La représentation des afro-descendants en Belgique, l’afroféminisme, le racisme structurel… Au cours d’une rencontre, Martine Warck – auteure du blog engagé Nappy is Beautiful – et Yvoire de Rosen – anthropologue et responsable des relations publiques à Ethno Tendance – redessinent les contours des enjeux qui définissent la question de la diversité en Belgique.
L’interview croisée
Martine Warck : Lors de ton master, tu as étudié les pratiques vestimentaires et capillaires des personnes afro-descendantes. Qu’est-ce que cela signifie exactement ?
Yvoire de Rosen : Pour comprendre ma démarche, il faut remettre les choses dans leur contexte. Je fais partie du projet que ma mère a fondé : Ethno Tendances. Au moment de sa création, je faisais un master en anthropo-sociologie.

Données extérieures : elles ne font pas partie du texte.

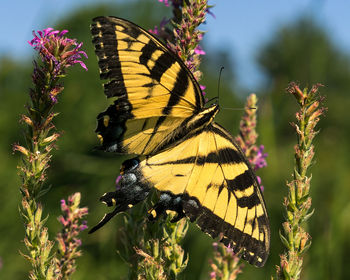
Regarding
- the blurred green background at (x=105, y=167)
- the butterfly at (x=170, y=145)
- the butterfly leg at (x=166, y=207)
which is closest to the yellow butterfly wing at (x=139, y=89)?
the butterfly at (x=170, y=145)

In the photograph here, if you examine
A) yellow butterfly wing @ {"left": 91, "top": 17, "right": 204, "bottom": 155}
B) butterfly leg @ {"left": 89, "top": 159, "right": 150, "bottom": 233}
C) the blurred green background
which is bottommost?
the blurred green background

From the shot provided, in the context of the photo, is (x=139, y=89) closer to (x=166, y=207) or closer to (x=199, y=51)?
(x=199, y=51)

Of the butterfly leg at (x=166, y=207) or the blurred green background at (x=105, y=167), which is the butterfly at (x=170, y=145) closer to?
the butterfly leg at (x=166, y=207)

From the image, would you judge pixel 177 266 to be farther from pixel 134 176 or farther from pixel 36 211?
pixel 36 211

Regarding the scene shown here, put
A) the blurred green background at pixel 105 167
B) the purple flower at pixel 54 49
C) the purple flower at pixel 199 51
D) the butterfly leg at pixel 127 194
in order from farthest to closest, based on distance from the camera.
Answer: the blurred green background at pixel 105 167, the purple flower at pixel 199 51, the butterfly leg at pixel 127 194, the purple flower at pixel 54 49

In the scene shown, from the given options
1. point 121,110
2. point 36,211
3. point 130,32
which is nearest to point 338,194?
point 121,110

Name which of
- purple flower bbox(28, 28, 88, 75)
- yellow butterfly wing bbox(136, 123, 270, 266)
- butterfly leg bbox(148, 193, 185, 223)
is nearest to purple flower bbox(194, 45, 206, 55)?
yellow butterfly wing bbox(136, 123, 270, 266)

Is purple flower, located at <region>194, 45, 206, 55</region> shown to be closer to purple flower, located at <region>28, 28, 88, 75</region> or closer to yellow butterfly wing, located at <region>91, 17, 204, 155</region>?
yellow butterfly wing, located at <region>91, 17, 204, 155</region>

C’est en côtoyant ce projet de mode inclusive, qui met en avant les créateurs qui ne sont pas toujours visibles dans les réseaux mainstream, que j’ai découvert qu’il y avait certains rapports conflictuels. Je me suis donc intéressée à l’activité des créateurs de mode afro-descendants et aux influenceurs. C’est comme ça qu’est née l’idée de mon mémoire. À cette époque-là, il y avait également un grand mouvement de gens qui laissaient leurs cheveux naturels. J’ai voulu en étudier les enjeux anthropologiques. La mode, la beauté, les cheveux soulèvent la question de la représentation des afro-descendants, de leur place dans les médias. Comment les corps des personnes afro-descendantes sont-ils représentés dans l’histoire ? J’ai découvert un champ d’analyse très large en plein mouvement.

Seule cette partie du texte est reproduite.